Discussion on: Converting Word to PDF Using A Python-Based Lambda

Collapse
 
abhinavwalia95 profile image
Abhinav Walia • Edited

Few things that I change in 2021 to make this work for python 3.8 runtime in Lambda:

  1. According to brotlipy API documentation, change decompressor.process to decompressor.decompress
  2. Build/copy brotlipy dependency from Linux environment, as targeted Lambda runtime is AmazonLinux
  3. Create fonts/fonts.conf in your dependency package with following content (assuming libreoffice is extracted under /tmp/instdir dir):

    <?xml version="1.0"?>
    <!DOCTYPE fontconfig SYSTEM "fonts.dtd">
    <fontconfig>
    <dir>/tmp/instdir/share/fonts/truetype</dir>
    <cachedir>/tmp/fonts-cache/</cachedir>
    <config></config>
    </fontconfig>
    
  4. Environment variables:
    FONTCONFIG_FILE= /var/task/fonts/fonts.conf
    HOME=/tmp

  5. Update return statement, from '{}/program/soffice'... to '{}/program/soffice.bin'...

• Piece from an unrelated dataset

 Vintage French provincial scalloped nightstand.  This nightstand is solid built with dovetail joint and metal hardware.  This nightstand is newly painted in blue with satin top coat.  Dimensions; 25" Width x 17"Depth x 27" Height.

To make use of libreoffice, I've used subprocess in python and please note that you have to call the command twice to make it work (reason:
still unknown).

soffice_path = load_libre_office()
word_file_path = "/tmp/file.docx"
conv_cmd = f"{soffice_path} --headless --norestore --invisible --nodefault --nofirststartwizard --nolockcheck --nologo --convert-to pdf:writer_pdf_Export --outdir /tmp {word_file_path}"
response = subprocess.run(conv_cmd.split(), stdout=subprocess.PIPE, stderr=subprocess.PIPE)
if response.returncode != 0:
    response = subprocess.run(conv_cmd.split(), stdout=subprocess.PIPE, stderr=subprocess.PIPE)
    if response.returncode != 0:
        print("cannot convert this document to pdf")
Enter fullscreen mode Exit fullscreen mode

Just to bring to your kind notice: I didn't wrap pdf:writer_pdf_Export in quotes like ... --convert-to "pdf:writer_pdf_Export"... because it won't work. Many bloggers wrote this command wrong, resulting in failure of conversion.

Enjoy serverless libreoffice with python, Cheers!